The absence of real innovations can represent an obstacle, but here a secondary but nonetheless very important aspect emerges. Many triple A titles, from Hogwarts Legacy to Starfield to the new Assassin's Creed, will see the light no earlier than next year: this is an opportunity to discover lesser-known products but of truly incredible quality. Experiences such as Road 96 or As Dusk Falls, for example, risked going totally unnoticed if published in a period full of very first-rate releases: in doing so they instead had the possibility, at least in part, of being noticed by an audience indifferent. In short, the cultural change we were talking about before also has positive sides.

The current generation then finds itself with a "third wheel", on which initially few would have bet: Nintendo Switch. The value of the console and Nintendo's experience have never been in question, but after the half misstep of Wii U some doubts were more than legitimate: the Japanese giant swept them all away, with a product capable of establishing itself in a short time time as one of the best on the market. An intrusion that Sony and Microsoft had not foreseen, at least not in such important terms: Switch has, to date, more than 110 million units sold worldwide.

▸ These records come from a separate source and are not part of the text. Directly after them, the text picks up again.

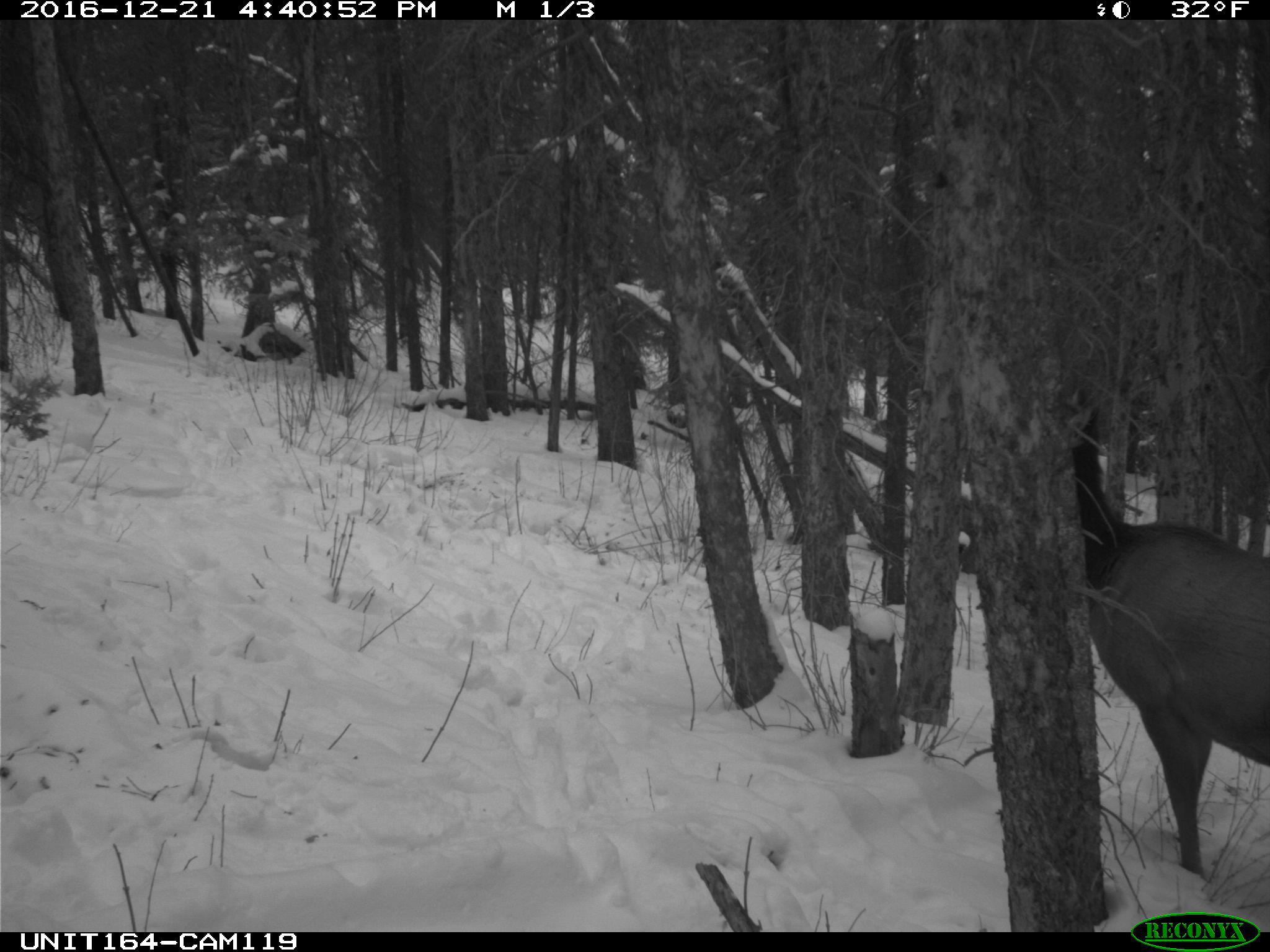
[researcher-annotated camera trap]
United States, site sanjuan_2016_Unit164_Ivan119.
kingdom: Animalia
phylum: Chordata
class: Mammalia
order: Artiodactyla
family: Cervidae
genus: Cervus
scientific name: Cervus elaphus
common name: red deer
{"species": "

There are therefore many elements that have led us to see this New Gen in a different light, perceiving it as something in continuous evolution but where a real checkpoint has not yet arrived. At the same time, however, it should be remembered that 2023 promises to be a fundamental year, a true crossroads for a generation that is struggling but has a lot to say. In fact, the feeling is that yes, the best is yet to come. What do you think? Tell us in the comments, telling us your experience related to this new generation.